## Required task A:
Please list every benefit that the oil-analysis article below says the proper use of oil analysis can help achieve.
## Required task B:
Answer these questions from the oil-analysis article below, which comes before the listing:
(i) What does the Acid Number test measure?
(ii) What is Voltammetry said to measure?
(iii) To what particle size is Atomic Emission Spectroscopy limited?

## Extract to read:
--*--
Introduction To Common Oil-Analysis Tests (And How To Take A Successful Sample)

EP Editorial Staff | January 31, 2011


Oil analysis is one of the most valuable condition-monitoring tools available to reliability-focused operations. Why? It can save countless dollars by preventing equipment failures and helping maximize the life of lubricants.

Oil analysis tells us the condition of a lubricant, which, in turn, lets us be proactive about replacing it before equipment damage occurs. Wear debris analysis—a specific type of oil analysis—also can tell the condition of equipment, which allows us to respond to potential failures at an early stage.

In short, the proper use of oil analysis can help:

  • Improve asset reliability
  • Identify and eliminate repetitive equipment problems
  • Reduce unscheduled maintenance
  • Maximize use of lubricants in service
  • Reduce maintenance and lubrication costs
  • Extend equipment component life

Tests for oil condition include:

  • Viscosity measures the resistance of a fluid to flow, is the most important property of a lubricant.
  • Karl Fischer measures all forms of water at low levels and is recommended for industrial equipment. (The Qualitative Crackle test is used for engine oils.)
  • Acid Number measures acid buildup, which denotes oxidation.
  • FTIR measures chemistry changes in a lubricant, which are good indicators of oxidation and nitration.
  • Base Number is for engine oils. It measures the depletion of the detergent, which neutralizes acids.
  • Flash Point is a measure of light components, which lower the viscosity of lubricants.
  • Particle Counts, by size and amount, are determined with the use of a laser counter.
  • Voltammetry measures depletion of antioxidants in lubricants.

Tests for equipment condition through the measurement of wear debris include:

  • Atomic Emission Spectroscopy measures metals in parts per million (limited to particles under 10 microns in size).
--*--
## Material:

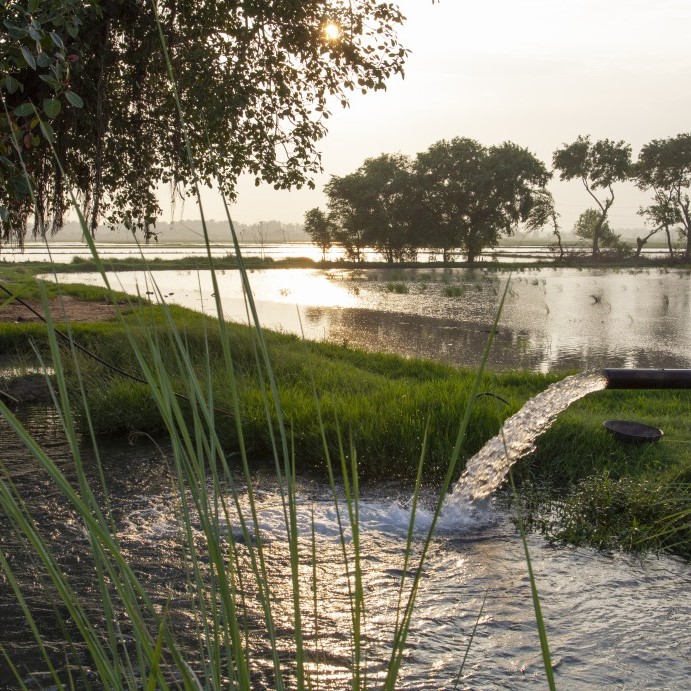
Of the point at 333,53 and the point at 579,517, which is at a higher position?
the point at 333,53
--*--
## Finished answer A:
- Improve asset reliability
- Identify and eliminate repetitive equipment problems
- Reduce unscheduled maintenance
- Maximize use of lubricants in service
- Reduce maintenance and lubrication costs
- Extend equipment component life

## Finished answer B:
(i) Acid buildup, which denotes oxidation.
(ii) Depletion of antioxidants in lubricants.
(iii) Particles under 10 microns in size.